• [What the task requires] If the records below hold pictures, omit them, and print exactly the lines from the first line through the line containing "<!-- main area -->", inclusive.

• [Exercise inputs]
*** Block opens ***
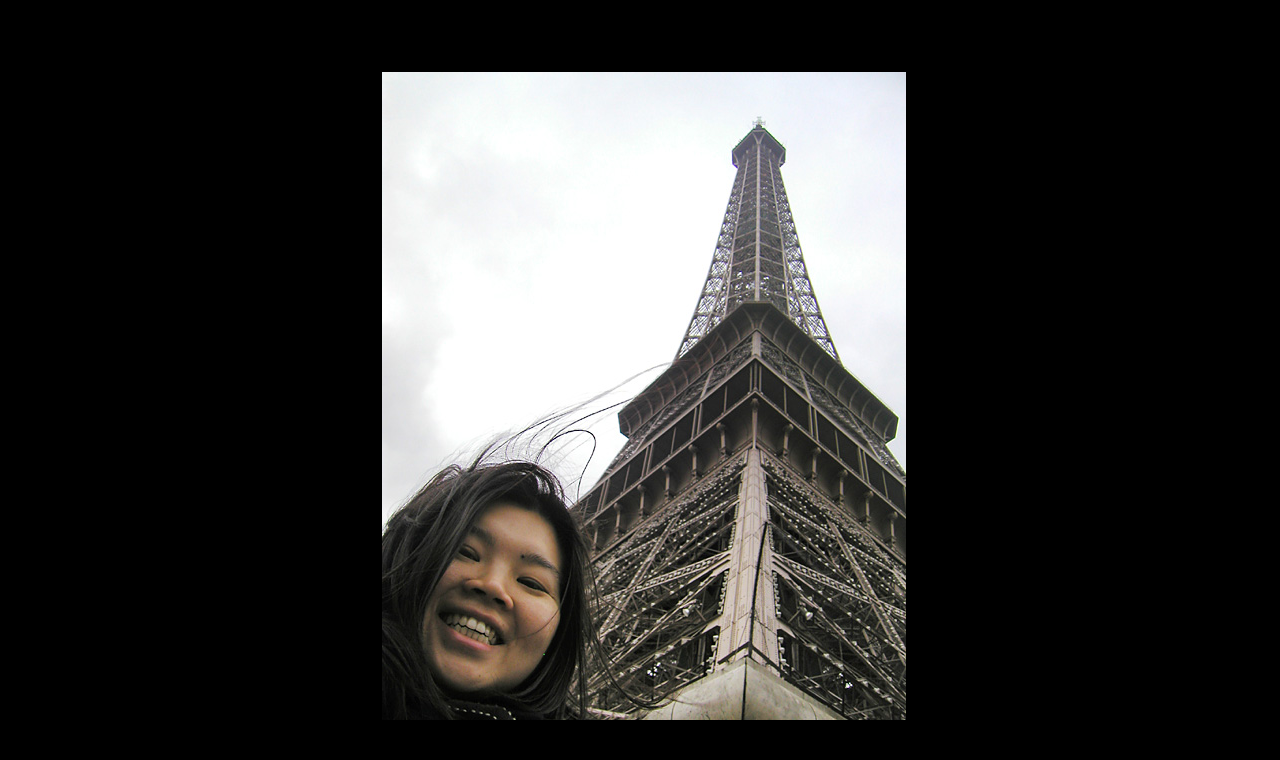

--- FILE ---
content_type: text/html
request_url: https://neurohack.com/Photography/g4/MimiandtheEiffelTower.html
body_size: 1190
content:
<!DOCTYPE html PUBLIC "-//W3C//DTD XHTML 1.0 Transitional//EN" "http://www.w3.org/TR/xhtml1/DTD/xhtml1-transitional.dtd">
<html xmlns="http://www.w3.org/1999/xhtml">
<head>
	<meta http-equiv="Content-Type" content="text/html; charset=UTF-8" />
	<meta name="generator" content="Fog Creek CityDesk 2.0.27" />
<meta name="citydesk" content="9CFAB165/180" />
<title>Mimi and the Eiffel Tower</title>
	<link rel="stylesheet" type="text/css" href="../../StyleSheets/photo2.css" title="default" media="screen" />
</head>
<body id="citydesk-template">
<table cellspacing="0" cellpadding="0" width="780" align="center" border="0">
<tbody>
<!-- main area -->
<tr><td width="780" colspan="3" height="64"/></tr>
<tr>
	<!-- photo -->
	<td width="780" colspan="3" valign="top" align="center">
		<img height="700" alt="Mimi and the Eiffel Tower" src="../../Photography/Images/g4/Mimi_and_the_Eiffel_Tower.jpg" width="524" border="0" />
	</td>
</tr>
<tr>
	<td colspan="2" width="480" valign="top">
	</td>
	<td width="300" valign="top" height="340">
		<div id="photoBody">
		
		<h1>Mimi and the Eiffel Tower</h1>
		
		<br/>
		
		<br/><br/><br/>
		<table>
<tbody>
<tr>
	<td align="center" width="100" height="100"><a href="NotreDame.html"><img alt="" src="../../Photography/Thumbnails/g4/Notre_Dame_Thumbnail.jpg" border="0" /></a></td>
	<td align="center" width="100" height="100"><a href="NotreDamePrayingStatue.html"><img alt="" src="../../Photography/Thumbnails/g4/Notre_Dame_Praying_Saint_Thumbnail.jpg" border="0" /></a></td>
	<td align="center" width="100" height="100"><a href="NotreDameInterior.html"><img alt="" src="../../Photography/Thumbnails/g4/Notre_Dame_Interior_Thumbnail.jpg" border="0" /></a></td>
	<td align="center" width="100" height="100"><a href="NotreDameStatue.html"><img alt="" src="../../Photography/Thumbnails/g4/Notre_Dame_Statue_Thumbnail.jpg" border="0" /></a></td>
</tr>
<tr>
	<td align="center" width="100" height="100"><a href="AlongtheSeine.html"><img alt="" src="../../Photography/Thumbnails/g4/Along_the_Seine_Thumbnail.jpg" border="0" /></a></td>
	<td align="center" width="100" height="100"><a href="ArcdeTriomphe.html"><img alt="" src="../../Photography/Thumbnails/g4/Arc_de_Triomphe_Thumbnail.jpg" border="0" /></a></td>
	<td align="center" width="100" height="100"><a href="HoteldesInvalides.html"><img alt="" src="../../Photography/Thumbnails/g4/Hotel_des_Invalides_Thumbnail.jpg" border="0" /></a></td>
	<td align="center" width="100" height="100"><a href="NapoleonsTomb.html"><img alt="" src="../../Photography/Thumbnails/g4/Napoleon_s_Tomb_Thumbnail.jpg" border="0" /></a></td>
</tr>
<tr>
	<td align="center" width="100" height="100"><a href="LaTourEiffel.html"><img alt="" src="../../Photography/Thumbnails/g4/La_Tour_Eiffel_Thumbnail.jpg" border="0" /></a></td>
	<td align="center" width="100" height="100"><a href="MimiandtheEiffelTower.html"><img alt="" src="../../Photography/Thumbnails/g4/Mimi_and_the_Eiffel_Tower_Thumbnail.jpg" border="0" /></a></td>
	<td align="center" width="100" height="100"><a href="FromtheTopoftheEiffelTowe.html"><img alt="" src="../../Photography/Thumbnails/g4/From_the_Top_of_the_Eiffel_Tower_Thumbnail.jpg" border="0" /></a></td>
	<td align="center" width="100" height="100"><a href="MuseedOrsay.html"><img alt="" src="../../Photography/Thumbnails/g4/Musee_d_Orsay_Thumbnail.jpg" border="0" /></a></td>
</tr>
<tr>
	<td align="center" width="100" height="100"><a href="TheLouvre.html"><img alt="" src="../../Photography/Thumbnails/g4/The_Louvre_Thumbnail.jpg" border="0" /></a></td>
	<td align="center" width="100" height="100"><a href="MimiandAliceatVersaille.html"><img alt="" src="../../Photography/Thumbnails/g4/Mimi_and_Alice_Thumnail.jpg" border="0" /></a></td>
	<td align="center" width="100" height="100"><a href="ChandelierinVersaille.html"><img alt="" src="../../Photography/Thumbnails/g4/Chandelier_in_Versaille_Thumbnail.jpg" border="0" /></a></td>
	<td align="center" width="100" height="100"><a href="CeciliaandFamily.html"><img alt="" src="../../Photography/Thumbnails/g4/Cecilia_and_Family_Thumbnail.jpg" border="0" /></a></td>
</tr>
</tbody>
</table>
		<br/><br/><br/>
		<h3><a href="/photos/index.html">more photography...</a></h3>
		<br/><br/><br/>
		</div>
	</td>
</tr>
<!-- footer -->
<tr>
	<td width="240" height="54" STYLE="border-top: solid 1px #808080" valign="top">
		<h2><a href="../../index.html">neurohack</a></h2>
	</td>
	<td colspan="2" STYLE="border-top: solid 1px #808080" valign="top" align="right">
		Copyright &#169; 1999-2013 by George Moromisato. All Rights Reserved.
	</td>
</tr>

</tbody>
</table>

<script defer src="https://static.cloudflareinsights.com/beacon.min.js/vcd15cbe7772f49c399c6a5babf22c1241717689176015" integrity="sha512-ZpsOmlRQV6y907TI0dKBHq9Md29nnaEIPlkf84rnaERnq6zvWvPUqr2ft8M1aS28oN72PdrCzSjY4U6VaAw1EQ==" data-cf-beacon='{"version":"2024.11.0","token":"9b7863f214d8494e988f878c6f8bda7d","r":1,"server_timing":{"name":{"cfCacheStatus":true,"cfEdge":true,"cfExtPri":true,"cfL4":true,"cfOrigin":true,"cfSpeedBrain":true},"location_startswith":null}}' crossorigin="anonymous"></script>
</body>
</html>


--- FILE ---
content_type: text/css
request_url: https://neurohack.com/StyleSheets/photo2.css
body_size: 94
content:
/* Basic HTML Element Style */
BODY {
	background: black;
	text-align: left;
	font: 10pt tahoma, arial, sans-serif;
	color: rgb(192,192,192);
	margin-left: 12pt;
}

a:link { color: rgb(64,64,255); }
a:visited { color: rgb(192,192,255); }

h1 {
	font: 16pt/18pt tahoma, arial, sans-serif;
	margin: 0pt;
	background: black;
}

h1 A:link { color: rgb(0,0,0); }
h1 A:visited { color: rgb(96,96,96); }

h2 {
	font: bold 14pt tahoma, arial, sans-serif;
	padding: 0 0 4pt 0;
	margin: 0 0 4pt 0;
}
h3 {
	font: bold 11pt tahoma, arial, sans-serif;
}
h4, h5 {
	font: italic normal 11pt verdana, tahoma, arial, sans-serif;
	margin: 0pt;
}

/*Structural elements */

#navigationBand {
	width: 150px;
	line-height: 1.1;
	font: 11px tahoma, arial, sans-serif;
	color: rgb(128,128,128);
	text-align: right;
	margin-top: 0px;
	margin-left: auto;
	margin-right: auto;
}

#navigationBand h1 {
	font: bold 13px tahoma, arial, sans-serif;
	color: rgb(188,205,234);
}

#navigationBand h1 A:link { color: rgb(188,205,234); }
#navigationBand h1 A:visited { color: rgb(188,205,234); }

/* text effects */
em.title {
	text-decoration: underline;
}
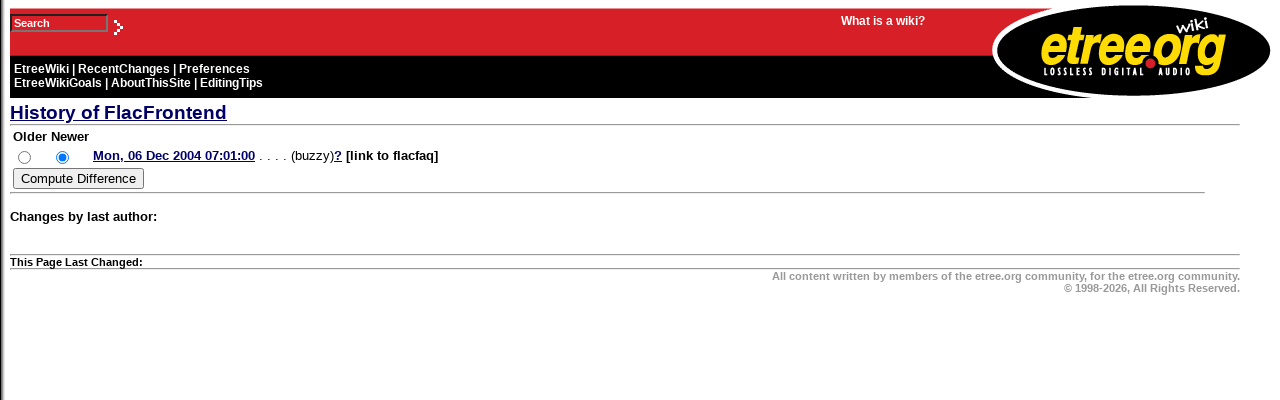

--- FILE ---
content_type: text/html; charset=ISO-8859-1
request_url: https://wiki.etree.org/index.php?action=history&page=FlacFrontend
body_size: 1787
content:
<!DOCTYPE HTML PUBLIC "-//W3C//DTD HTML 4.01 Transitional//EN" "http://www.w3c.org/TR/1999/REC-html401-19991224/loose.dtd">
<HTML xmlns="http://www.w3.org/1999/xhtml">
<HEAD>
<TITLE>EtreeWiki - History of FlacFrontend</TITLE>
<META name="Language" content="en-us">
<META name="Resource-type" content="document">
<META name="Distribution" content="global">
<META name="MSSmartTagsPreventParsing" content="TRUE">
<META name="DESCRIPTION" content="etree.org Wiki">
<META name="KEYWORDS" content="etree shn music jambands jam bands download ftp Etree Wiki">
<link rel="shortcut icon" href="favicon.ico">
<LINK REL=StyleSheet HREF="wiki.css" TYPE="text/css" MEDIA=screen>
</HEAD>
<BODY>
<!-- BEGIN HEDE BANNER -->
<!-- NOTE:  I will probably be turning the top .png grahics into two seperate images rather than three... -->
<table width="100%" height="100" border="0" cellpadding="0" cellspacing="0">
 <tr>
  <td class="left" valign="top" cellpadding="0" cellspacing="0">
  <p class="hedetop">
  <FORM ACTION="/index.php?action=find" METHOD="get">
  <INPUT TYPE="hidden" VALUE="find" NAME="action">
  
  <INPUT SIZE="12" onBlur="Javascript: if(this.value == ''){this.value = 'Search';}" onFocus="Javascript: this.value='';" VALUE="Search" class="hede" NAME="find"><INPUT TYPE="image" SRC="go_whiteontrans.png" align="middle" width="15" height="15" border="0" alt="Go!">
<div class="logo">
  <a class="hede" href="https://en.wikipedia.org/wiki/Wiki">What is a wiki?</a>
</FORM>
  
</div>
  </p>
  <p class="hedebottom">
  <A class="hede" href="/index.php?page=EtreeWiki">EtreeWiki</A> |
  <A class="hede" href="/index.php?page=RecentChanges">RecentChanges</A> |
  <A class="hede" href="/index.php?action=prefs">Preferences</A><br>
  <A class="hede" href="/index.php?page=EtreeWikiGoals">EtreeWikiGoals</A> |
  <A class="hede" href="/index.php?page=AboutThisSite">AboutThisSite</A> |
  <A class="hede" href="/index.php?page=EditingTips">EditingTips</A>
</p>
  </td>
  <td class="mid" valign="top" width="100" cellpadding="0" cellspacing="0" background="hede_mid.png" align="bottom">
  </td>
  <td class="right" valign="bottom" width="250" cellpadding="0" cellspacing="0" background="hede_right_wiki.png" onClick="window.location = '/';">&nbsp;
  </td>
 </tr>
</table>
<!-- END HEDE BANNER -->

<!-- BEGIN PAGE TITLE / WIKI SUBJECT -->
<a href="index.php?action=find&find=FlacFrontend"><font class="wikititle">History of FlacFrontend</font></a>
<hr>
<!-- END PAGE TITLE / WIKI SUBJECT -->
<!-- BODY CONTENT -->
<div class="right-pd">
<div id="body">
  <form method="get" action="https://wiki.etree.org/index.php?action=diff">
  <div class="form">
    <input type="hidden" name="action" value="diff" />
    <input type="hidden" name="page" value="FlacFrontend" />
<table border="0">
  <tr><td><strong>Older</strong></td>
      <td><strong>Newer</strong></td><td></td></tr>
<tr><td><input type="radio" name="ver1" value="56" /></td>
    <td><input type="radio" name="ver2" value="56" checked="checked" /></td>
<td><a href="https://wiki.etree.org/index.php?page=FlacFrontend&amp;version=56">Mon, 06 Dec 2004 07:01:00</a> . . . . (buzzy)<a href="https://wiki.etree.org/index.php?action=edit&amp;page=buzzy" title="pool-141-154-28-147.bos.east.verizon.net">?</a> <strong>[link to flacfaq]</strong></td></tr>
  <tr><td colspan="3">
    <input type="submit" value="Compute Difference" /></td></tr>
</table>
  </div>
  </form>
<hr /><br />

<strong>Changes by last author:</strong><br /><br />

<br />
</div>

</div>
<!-- END BODY CONTENT -->

<!-- BEGIN WIKI DATA and CONTROLS (edit, view history) -->
<hr>
<font class="pagecontrol">This Page Last Changed: </font><br>


<!-- END WIKI DATA and CONTROLS (edit, view history) -->

<!-- BEGIN COPYRIGHT FOOTER -->
<hr>
<div class="right-pd" align="right">
<font class="copyright" align="right">All content written by members of the etree.org community, for the etree.org community.<br>
&copy; 1998-2026, All Rights Reserved.  <!-- Check out our <A href="privacy.html">Privacy Policy</a> --></p>
<!-- END COPYRIGHT FOOTER -->


<script defer src="https://static.cloudflareinsights.com/beacon.min.js/vcd15cbe7772f49c399c6a5babf22c1241717689176015" integrity="sha512-ZpsOmlRQV6y907TI0dKBHq9Md29nnaEIPlkf84rnaERnq6zvWvPUqr2ft8M1aS28oN72PdrCzSjY4U6VaAw1EQ==" data-cf-beacon='{"version":"2024.11.0","token":"a6777230ebe543bd84003b6dda40226c","r":1,"server_timing":{"name":{"cfCacheStatus":true,"cfEdge":true,"cfExtPri":true,"cfL4":true,"cfOrigin":true,"cfSpeedBrain":true},"location_startswith":null}}' crossorigin="anonymous"></script>
</BODY>
</HTML>

--- FILE ---
content_type: text/css
request_url: https://wiki.etree.org/wiki.css
body_size: 404
content:
BODY 	{
	font-family: "Arial", "Helvetica", sans-serif;
	font-style: normal;
	font-weight: normal;
	font-size: 10pt;
	background: #FFFFFF url(bkgrnd.png);
	background-repeat: repeat-y;
	margin-left: 10px;
	margin-top: 0px;
	margin-right: 5px;
	margin-bottom: 2px
	}

TD.left {
	background: #FFFFFF url(hede_left.png);
	background-repeat: repeat-x;
	margin: 0px
	}

TD.mid {
	background: #FFFFFF url(hede_mid.png);
	background-repeat: no-repeat;
	margin: 0px;
	}

TD.right {
	background: #FFFFFF url(hede_right_wiki.png);
	background-repeat: no-repeat;
	margin: 0px
	}

P.hedetop {
	font-weight: bold;
	font-size: 8pt;
	color: #FFFFFF;
	margin-top: 14px;
	margin-left:4px
	}

P.hedebottom {
	font-weight: bold;
	font-size: 9pt;
	color: #FFFFFF;
	margin-top: 27px;
	margin-left:4px
	}

font.copyright {
	font-weight: bold;
	font-size: 8pt;
	color: #999999; text-align: right; }

font.wikititle {
	font-family: "Tahoma", "Arial", "Helvetica", sans-serif;
	font-weight: bold;
	font-size: 14pt;
	text-decoration: none
	color: #D61F26
	}

INPUT.hede {
	background-color: #D61F26;
	color: #FFFFFF;
	text-align: left;
	font-family: "Tahoma", "Arial", "Helvetica", sans-serif;
	font-size: 8pt;
	font-weight: bold
	}


A:link.hede {
	color: #FFFFFF;
	text-decoration: none
	}

A:visited.hede {
	color: #FFFFFF;
	text-decoration: none
	}

A:hover.hede {
	color: #FFFF66;
	text-decoration: none
	}


font.pagecontrol 	{
	color: 999999;
	font-size: 8pt;
	font-weight: bold;
	text-align: right;
	text-decoration: none
	}

A.pagecontrol 	{
	font-size: 8pt;
	font-weight: bold;
	text-align: right;
	text-decoration: none
	}




A 	{
	font-weight: bold
	}

A:link	{
	color: #000066
	}

A:visited {
	color: #660066
	}
	
A:active {
	color: #660000
	}

A:hover	{
	text-decoration: none
	}
	

A.title	{
	TEXT-DECORATION: none
	}

HR	{
	color: #999999;
	margin-top: 0px;
	margin-right: 35px;
	margin-bottom: 0px
	}
	
IMG 	{
	BORDER-TOP-WIDTH: 0px; BORDER-LEFT-WIDTH: 0px; BORDER-BOTTOM-WIDTH: 0px; BORDER-RIGHT-WIDTH: 0px
	}

DIV.right-pd {
	margin-right: 35px;
	}
	
DIV.logo {
	font-weight: bold;
	font-size: 9pt;
	color: #FFFFFF;
	FLOAT: right
	}
	
TABLE.diff {
	WIDTH: 95%
	}

TD.diff-added {
	COLOR: #000000; BACKGROUND-COLOR: #cfffcf
	}

TD.diff-removed {
	COLOR: #000000; BACKGROUND-COLOR: #ffffaf
}
H1 {
	MARGIN-BOTTOM: 0px

DL {
	MARGIN-TOP: 0px; MARGIN-BOTTOM: 0px
}
UL {
	MARGIN-TOP: 0px; MARGIN-BOTTOM: 0px
}
OL {
	MARGIN-TOP: 0px; MARGIN-BOTTOM: 0px
}

P.warning {
	BACKGROUND: none transparent scroll repeat 0% 0%; COLOR: #ff3f3f
}
SPAN.twin {
	FONT-SIZE: smaller
}
TT {
	BACKGROUND: none transparent scroll repeat 0% 0%; COLOR: #383838
}
PRE {
	BACKGROUND: none transparent scroll repeat 0% 0%; COLOR: #383838
}
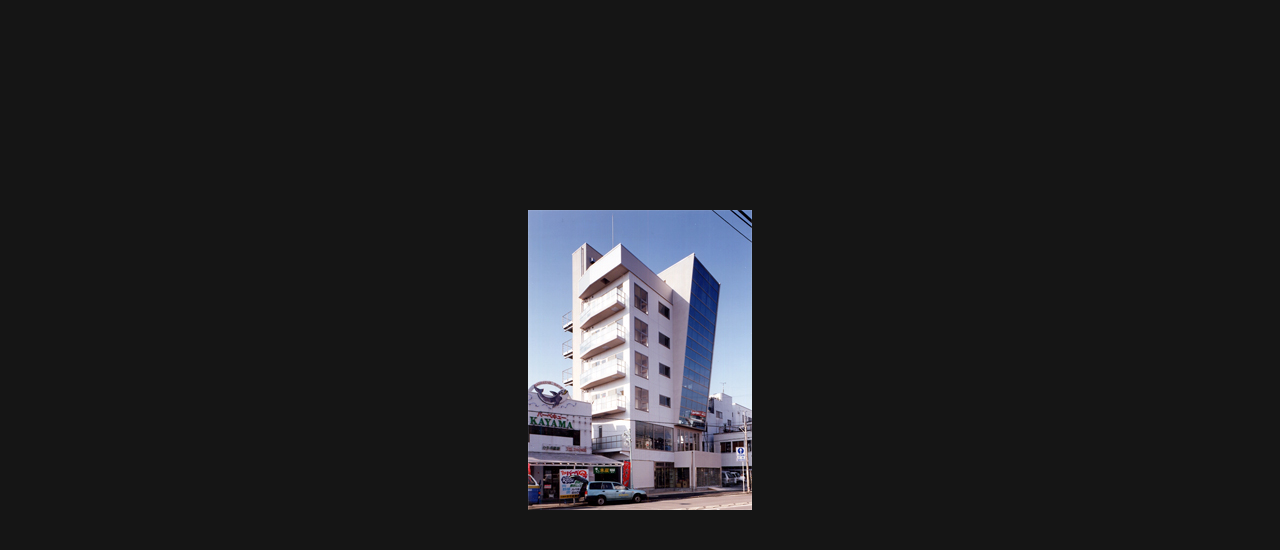

--- FILE ---
content_type: text/html
request_url: https://landtech.jp/project/photo/ot1.html
body_size: 317
content:
<html>

<head>
<title></title>
</head>
<body bgcolor="#151515" leftmargin="0" topmargin="0" marginwidth="0" marginheight="0">
<table width="100%" height="100%" border="0" cellspacing="0" cellpadding="0">
<tr align="center" valign="middle">
<td>

<img src="ot1.jpg" height="300">

</td>
</tr>
</table>
</body>

</html>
*** Block closes ***
• [Solved exercise]
--- FILE ---
content_type: text/html
request_url: https://neurohack.com/Photography/g4/MimiandtheEiffelTower.html
body_size: 1190
content:
<!DOCTYPE html PUBLIC "-//W3C//DTD XHTML 1.0 Transitional//EN" "http://www.w3.org/TR/xhtml1/DTD/xhtml1-transitional.dtd">
<html xmlns="http://www.w3.org/1999/xhtml">
<head>
	<meta http-equiv="Content-Type" content="text/html; charset=UTF-8" />
	<meta name="generator" content="Fog Creek CityDesk 2.0.27" />
<meta name="citydesk" content="9CFAB165/180" />
<title>Mimi and the Eiffel Tower</title>
	<link rel="stylesheet" type="text/css" href="../../StyleSheets/photo2.css" title="default" media="screen" />
</head>
<body id="citydesk-template">
<table cellspacing="0" cellpadding="0" width="780" align="center" border="0">
<tbody>
<!-- main area -->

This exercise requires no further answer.